Groupon Wasn’t the First Idea
Wrong. All of that pent-up customer service rage led Mason to start a website called The Point, which is still alive but by no means thriving. The Point was based on the tipping point principle. Basically, a person could (or still can, in theory) post a plea for cash to help with whatever cause they’re promoting. Most of the causes lean toward the philanthropic, but we suppose if you really wanted to you could hop on and see if enough people would think chipping in to get you a hooker for the night might be a good idea.
That’s how it works, at least. And that’s where the similarities to Groupon can be seen. With The Point, no matter how many people pledge $20 for your cause, their credit cards aren’t charged until a predetermined number of people make pledges. That sounds familiar, right?
Fast Forward to 2008
We seriously mean the “fast forward” part. A lot of things happened in between the founding of The Point and 2008 when Groupon finally launched. Like when Chicago entrepreneur (and Andrew Mason’s former boss) Eric Lefkofsky provided $1 million in seed money to get The Point off the ground. That particular investment didn’t work out too well, but he’s probably been nicely compensated since. Or maybe he hasn’t and there will be a gigantic lawsuit and Kevin Spacey or that creepy Ben Linus character from LOST can play Lefkofsky in the resulting feature film.
Anyway, like we said, 2008. Groupon launched that year with just a few dozen staff members. Their first deal ever was in conjunction with the pizza joint on the floor of the building Groupon is located in.
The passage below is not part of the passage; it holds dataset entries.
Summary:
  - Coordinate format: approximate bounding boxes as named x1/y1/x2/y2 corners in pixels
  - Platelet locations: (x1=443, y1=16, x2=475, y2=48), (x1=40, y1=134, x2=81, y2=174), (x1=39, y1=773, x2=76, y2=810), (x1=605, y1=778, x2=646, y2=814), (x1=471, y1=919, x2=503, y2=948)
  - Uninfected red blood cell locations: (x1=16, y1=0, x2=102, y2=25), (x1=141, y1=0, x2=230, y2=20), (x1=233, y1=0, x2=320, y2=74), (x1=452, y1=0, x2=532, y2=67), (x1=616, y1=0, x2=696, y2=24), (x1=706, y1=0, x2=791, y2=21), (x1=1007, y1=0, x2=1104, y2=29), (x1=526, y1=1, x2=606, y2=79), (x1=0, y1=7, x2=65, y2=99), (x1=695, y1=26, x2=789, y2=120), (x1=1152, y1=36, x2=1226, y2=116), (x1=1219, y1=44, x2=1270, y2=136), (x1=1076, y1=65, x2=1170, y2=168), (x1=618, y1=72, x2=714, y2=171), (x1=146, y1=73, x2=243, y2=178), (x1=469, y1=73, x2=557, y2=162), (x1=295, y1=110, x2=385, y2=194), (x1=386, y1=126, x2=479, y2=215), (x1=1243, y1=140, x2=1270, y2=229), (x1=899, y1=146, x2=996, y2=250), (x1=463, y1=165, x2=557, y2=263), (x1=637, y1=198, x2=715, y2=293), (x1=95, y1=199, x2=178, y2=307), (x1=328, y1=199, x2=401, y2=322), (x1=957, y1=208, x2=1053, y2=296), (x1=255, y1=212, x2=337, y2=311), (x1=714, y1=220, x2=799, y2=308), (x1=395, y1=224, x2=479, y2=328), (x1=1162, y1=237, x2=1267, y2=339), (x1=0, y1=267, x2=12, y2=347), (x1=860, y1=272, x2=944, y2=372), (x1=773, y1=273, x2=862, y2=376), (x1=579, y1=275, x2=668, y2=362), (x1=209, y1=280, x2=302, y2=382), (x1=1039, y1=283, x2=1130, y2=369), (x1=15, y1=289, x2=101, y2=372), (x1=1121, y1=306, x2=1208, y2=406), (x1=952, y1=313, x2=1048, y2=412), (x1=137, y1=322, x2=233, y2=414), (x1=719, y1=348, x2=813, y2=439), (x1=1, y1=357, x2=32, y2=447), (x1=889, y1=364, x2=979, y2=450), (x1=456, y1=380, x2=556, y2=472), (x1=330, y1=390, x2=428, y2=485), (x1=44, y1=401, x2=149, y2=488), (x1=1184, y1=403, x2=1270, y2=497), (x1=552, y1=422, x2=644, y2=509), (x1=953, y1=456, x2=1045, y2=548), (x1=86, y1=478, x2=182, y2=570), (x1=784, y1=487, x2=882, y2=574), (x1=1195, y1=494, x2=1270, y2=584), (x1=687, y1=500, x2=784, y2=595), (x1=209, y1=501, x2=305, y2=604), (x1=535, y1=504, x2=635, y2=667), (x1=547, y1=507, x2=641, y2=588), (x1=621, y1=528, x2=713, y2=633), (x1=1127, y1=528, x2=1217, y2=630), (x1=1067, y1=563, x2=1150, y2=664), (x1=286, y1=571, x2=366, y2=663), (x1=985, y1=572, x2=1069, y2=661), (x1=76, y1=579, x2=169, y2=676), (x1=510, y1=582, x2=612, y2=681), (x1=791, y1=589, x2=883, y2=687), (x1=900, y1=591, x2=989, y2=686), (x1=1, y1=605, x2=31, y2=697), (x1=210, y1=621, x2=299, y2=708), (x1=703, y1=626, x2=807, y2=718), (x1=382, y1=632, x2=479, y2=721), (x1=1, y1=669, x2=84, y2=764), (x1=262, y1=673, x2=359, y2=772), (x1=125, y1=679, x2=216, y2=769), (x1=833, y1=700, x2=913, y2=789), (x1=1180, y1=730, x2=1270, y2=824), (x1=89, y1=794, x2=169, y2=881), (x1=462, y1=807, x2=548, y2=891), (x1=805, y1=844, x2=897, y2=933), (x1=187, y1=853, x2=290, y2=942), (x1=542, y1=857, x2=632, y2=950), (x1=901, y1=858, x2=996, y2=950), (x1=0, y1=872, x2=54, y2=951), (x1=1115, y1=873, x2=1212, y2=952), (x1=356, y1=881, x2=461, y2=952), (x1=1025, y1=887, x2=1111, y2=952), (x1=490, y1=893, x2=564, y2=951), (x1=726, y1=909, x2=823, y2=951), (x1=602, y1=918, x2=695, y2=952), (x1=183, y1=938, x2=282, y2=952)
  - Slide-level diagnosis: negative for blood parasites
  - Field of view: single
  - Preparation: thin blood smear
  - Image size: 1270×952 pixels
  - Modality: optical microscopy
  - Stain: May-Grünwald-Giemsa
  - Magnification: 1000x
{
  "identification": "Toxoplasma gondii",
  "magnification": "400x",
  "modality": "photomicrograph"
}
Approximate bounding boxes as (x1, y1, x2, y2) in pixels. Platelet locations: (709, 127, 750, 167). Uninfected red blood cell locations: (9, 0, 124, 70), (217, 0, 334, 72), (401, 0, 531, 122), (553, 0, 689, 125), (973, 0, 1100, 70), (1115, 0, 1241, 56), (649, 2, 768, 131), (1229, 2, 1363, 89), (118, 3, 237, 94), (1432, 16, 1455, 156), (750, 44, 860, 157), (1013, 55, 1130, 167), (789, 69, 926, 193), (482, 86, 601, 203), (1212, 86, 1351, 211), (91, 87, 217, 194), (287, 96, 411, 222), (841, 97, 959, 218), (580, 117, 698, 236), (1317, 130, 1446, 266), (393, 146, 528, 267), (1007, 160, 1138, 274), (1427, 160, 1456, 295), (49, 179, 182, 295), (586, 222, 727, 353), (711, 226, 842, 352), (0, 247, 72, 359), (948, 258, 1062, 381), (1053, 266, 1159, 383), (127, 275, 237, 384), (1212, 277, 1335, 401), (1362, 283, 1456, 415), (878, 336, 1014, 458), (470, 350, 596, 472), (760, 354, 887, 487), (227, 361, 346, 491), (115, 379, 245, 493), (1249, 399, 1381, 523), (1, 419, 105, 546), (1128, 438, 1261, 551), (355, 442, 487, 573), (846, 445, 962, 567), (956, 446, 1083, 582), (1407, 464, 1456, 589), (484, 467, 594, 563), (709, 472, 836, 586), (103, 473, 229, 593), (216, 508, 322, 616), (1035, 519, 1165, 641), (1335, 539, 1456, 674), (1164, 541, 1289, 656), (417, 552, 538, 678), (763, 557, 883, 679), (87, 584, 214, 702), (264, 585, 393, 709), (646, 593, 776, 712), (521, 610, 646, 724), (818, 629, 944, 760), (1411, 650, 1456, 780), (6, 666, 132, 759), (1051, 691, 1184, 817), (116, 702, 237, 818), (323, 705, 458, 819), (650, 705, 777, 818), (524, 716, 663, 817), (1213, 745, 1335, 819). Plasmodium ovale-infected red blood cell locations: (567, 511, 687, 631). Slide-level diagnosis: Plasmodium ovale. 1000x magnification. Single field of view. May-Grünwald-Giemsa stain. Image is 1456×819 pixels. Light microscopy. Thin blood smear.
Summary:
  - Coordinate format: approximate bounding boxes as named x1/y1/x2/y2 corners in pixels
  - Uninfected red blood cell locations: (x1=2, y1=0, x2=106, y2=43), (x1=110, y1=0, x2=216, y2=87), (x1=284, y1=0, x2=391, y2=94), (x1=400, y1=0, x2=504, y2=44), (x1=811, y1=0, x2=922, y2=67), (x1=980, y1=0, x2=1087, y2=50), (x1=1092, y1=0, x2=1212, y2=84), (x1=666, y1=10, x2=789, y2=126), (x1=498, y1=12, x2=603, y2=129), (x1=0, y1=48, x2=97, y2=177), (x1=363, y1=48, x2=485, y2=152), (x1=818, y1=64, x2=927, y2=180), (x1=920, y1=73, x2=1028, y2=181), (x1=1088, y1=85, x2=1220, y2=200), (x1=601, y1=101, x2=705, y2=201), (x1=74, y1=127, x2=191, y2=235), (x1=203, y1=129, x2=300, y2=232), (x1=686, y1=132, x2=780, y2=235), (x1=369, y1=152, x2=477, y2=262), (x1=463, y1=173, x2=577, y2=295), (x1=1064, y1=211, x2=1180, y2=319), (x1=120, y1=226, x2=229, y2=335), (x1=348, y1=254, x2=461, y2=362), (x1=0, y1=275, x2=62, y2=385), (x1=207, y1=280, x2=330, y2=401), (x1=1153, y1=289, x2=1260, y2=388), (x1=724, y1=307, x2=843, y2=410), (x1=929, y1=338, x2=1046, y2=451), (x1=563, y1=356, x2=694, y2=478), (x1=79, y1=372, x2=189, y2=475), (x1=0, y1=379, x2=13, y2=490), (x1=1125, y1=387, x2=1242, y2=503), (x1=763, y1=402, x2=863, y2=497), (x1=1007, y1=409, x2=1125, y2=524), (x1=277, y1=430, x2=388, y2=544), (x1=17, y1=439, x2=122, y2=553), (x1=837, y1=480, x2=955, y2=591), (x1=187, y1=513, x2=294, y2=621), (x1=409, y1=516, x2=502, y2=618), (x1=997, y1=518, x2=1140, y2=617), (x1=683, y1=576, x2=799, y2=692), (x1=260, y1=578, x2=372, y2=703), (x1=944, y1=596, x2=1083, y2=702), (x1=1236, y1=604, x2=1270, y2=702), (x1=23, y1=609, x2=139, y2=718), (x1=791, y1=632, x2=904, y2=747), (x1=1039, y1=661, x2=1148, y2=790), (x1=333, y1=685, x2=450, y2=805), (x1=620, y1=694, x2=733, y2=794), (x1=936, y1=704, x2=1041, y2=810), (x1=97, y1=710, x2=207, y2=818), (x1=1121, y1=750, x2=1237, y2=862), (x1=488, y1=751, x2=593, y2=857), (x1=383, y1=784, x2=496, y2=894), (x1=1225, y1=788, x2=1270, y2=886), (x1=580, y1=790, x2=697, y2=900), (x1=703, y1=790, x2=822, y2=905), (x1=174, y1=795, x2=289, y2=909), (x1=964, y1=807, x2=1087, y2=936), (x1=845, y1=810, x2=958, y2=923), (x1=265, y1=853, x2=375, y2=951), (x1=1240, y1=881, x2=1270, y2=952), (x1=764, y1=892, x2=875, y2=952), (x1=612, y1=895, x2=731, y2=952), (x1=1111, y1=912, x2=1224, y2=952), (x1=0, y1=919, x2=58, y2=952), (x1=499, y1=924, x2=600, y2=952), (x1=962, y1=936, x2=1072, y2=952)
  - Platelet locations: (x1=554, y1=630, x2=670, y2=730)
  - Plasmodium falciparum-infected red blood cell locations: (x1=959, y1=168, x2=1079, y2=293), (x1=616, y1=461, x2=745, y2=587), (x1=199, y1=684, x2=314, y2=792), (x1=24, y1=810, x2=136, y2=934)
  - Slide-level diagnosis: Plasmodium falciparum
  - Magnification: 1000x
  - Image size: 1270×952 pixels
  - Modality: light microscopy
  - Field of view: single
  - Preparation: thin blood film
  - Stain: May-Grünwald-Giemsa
And now…
In just over a year, the Groupon staff expanded from a few dozen to over 350. As of October 2010, the company has set up shop in more than 150 markets in North America and 100 markets in Europe, Asia and South America. In all, they’ve amassed 35 million registered users.
What do those users look like? According to statistics, the average Groupon user is a single female between the ages of 18-34. Two-thirds of those users make between $50,000 – $100,000. So, you know, call us, ladies!
Also, that probably explains why…
Groupon’s Money Is Growing Just as Fast as the Staff
Okay, maybe the money is growing a little bit faster than the staff. After just 16 months in business, Groupon was valued at over $1 billion. The only company to reach a billion dollar valuation faster was YouTube. That’s some pretty rarefied air as far as comparisons go. Notice there are no Facebooks or Googles mentioned there, just Groupon and YouTube.
Apparently, the only thing the Internet loves nearly as much as watching hot chicks fall through trampolines is paying $12 for $25 worth of drinks and authentic Mexican (valid for dine-in only).
So, to put it mildly, things are going pretty well. But it might not stay that way.
Beware of Copycats
As explosive as Groupon’s growth has been, they face one huge problem with their business model… it’s super easy to copy. Right now, Living Social is their biggest competition, but they’re far from the only deal slinger hoping to knock Groupon off the throne. In fact, as many as 700 or more Groupon copycat sites are in operation around the world.
Having 700 identical businesses to yours flooding the market is obviously cause for concern, but it might work out fine in the end, because…
Groupon certainly has a lot of imitators, but they’ve also got a lot of cash. So, when a competitor gets a little too big, Groupon just buys them. They’ve already purchased competitors in Europe, Asia and just about anywhere else people might be in the market for extreme savings via email.
If that doesn’t give you an indication of how strong Groupon is financially, consider this…
They Can’t Be Bought (Yet)
The mighty Google came along in 2010 with a $6 billion buyout offer and Groupon straight shot them down. In response, Google was rumored to be planning a daily deals site of their own.
If it’s anything like Google Wave, Groupon shouldn’t be too concerned.